Embora o Plano Diretor tenha passado por revisão em dezembro de 2014, essas duas determinações foram mantidas e valem até hoje. Com isso, a proibição continuaria aplicável.
Frustados com a Prefeitura, moradores acionam Justiça
Luis Guariglia informa já ter se reunido, junto com vários outros moradores, com representantes da Secretaria de Planejamento e Desenvolvimento Urbano (Seplan), para apresentar as possíveis irregularidades na autorização para construção do condomínio. Contudo, nada teria adiantado. Inclusive, ele diz ter recebido uma resposta desmotivadora logo no primeiro encontro. “A engenheira virou para nós e falou: ‘Ah, mas esse artigo (25) não é levado em conta quando nós temos um processo assim. (...) Isso é um procedimento padrão’”, afirmou. “Nós temos fundamento na lei, só que, simplesmente, a Seplan fez uma interpretação própria da lei”. A farmacêutica Cristiane Ferreira do Vale, de 49 anos, também estava na reunião e confirma ter sido esse o argumento da profissional.
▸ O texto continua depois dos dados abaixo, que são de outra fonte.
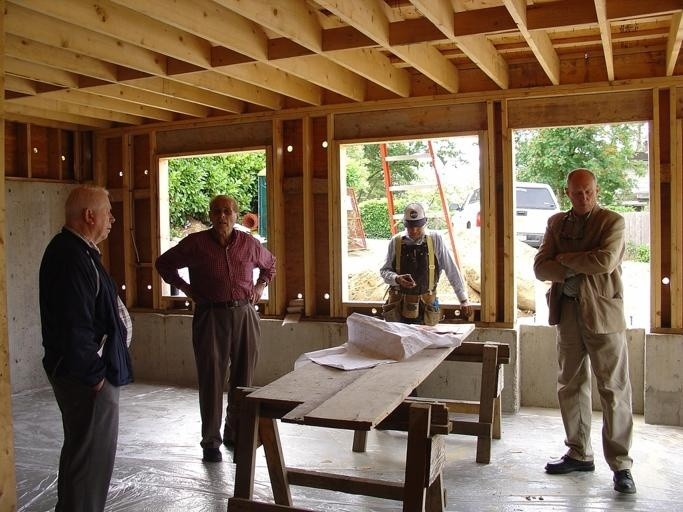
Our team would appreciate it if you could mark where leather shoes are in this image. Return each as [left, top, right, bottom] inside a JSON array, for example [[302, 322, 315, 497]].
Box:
[[543, 450, 599, 474], [612, 466, 640, 493], [200, 443, 225, 463]]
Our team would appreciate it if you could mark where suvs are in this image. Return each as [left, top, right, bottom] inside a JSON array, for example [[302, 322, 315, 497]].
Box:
[[447, 178, 565, 248]]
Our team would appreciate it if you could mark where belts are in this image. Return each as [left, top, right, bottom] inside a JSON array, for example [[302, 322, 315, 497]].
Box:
[[562, 294, 580, 302], [195, 297, 253, 309]]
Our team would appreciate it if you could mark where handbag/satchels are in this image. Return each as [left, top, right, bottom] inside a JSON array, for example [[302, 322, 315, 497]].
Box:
[[382, 291, 442, 326]]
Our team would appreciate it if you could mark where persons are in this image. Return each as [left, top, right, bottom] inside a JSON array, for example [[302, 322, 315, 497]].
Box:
[[156, 197, 276, 464], [378, 201, 472, 326], [534, 169, 635, 494], [38, 188, 134, 508]]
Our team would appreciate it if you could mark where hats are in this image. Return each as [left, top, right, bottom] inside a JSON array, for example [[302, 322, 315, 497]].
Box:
[[400, 202, 430, 227]]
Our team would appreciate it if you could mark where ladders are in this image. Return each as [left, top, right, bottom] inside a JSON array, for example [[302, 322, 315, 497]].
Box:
[[380, 141, 461, 273]]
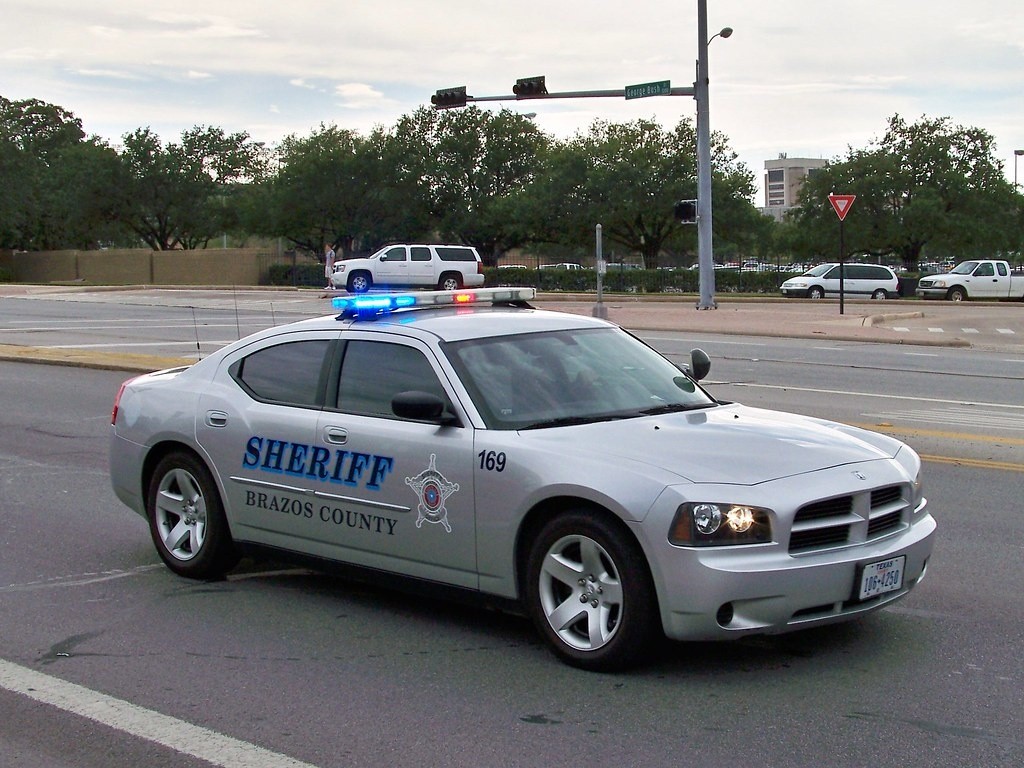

Sem ajuda da Prefeitura, os moradores entraram, em outubro de 2022, com uma ação na Justiça na qual pedem a revogação do alvará. Desde então, aguardam um parecer. Eles depositam todas as suas expectativas na eficiência da apresentação do documento, com mais de 1.100 páginas. “A esperança dos moradores do Jardim Pagliato é que o Poder Judiciário reverta essa situação”, diz o aposentado Carlos Augusto Marinho Martins, de 61 anos, outro morador.
O Tribunal de Justiça do Estado de São Paulo (TJ-SP) intimou os advogados dos moradores a se manifestar, em até 15 dias, contando a partir de 9 de maio, sobre o teor da ação perante a Justiça. O prazo termina hoje (23).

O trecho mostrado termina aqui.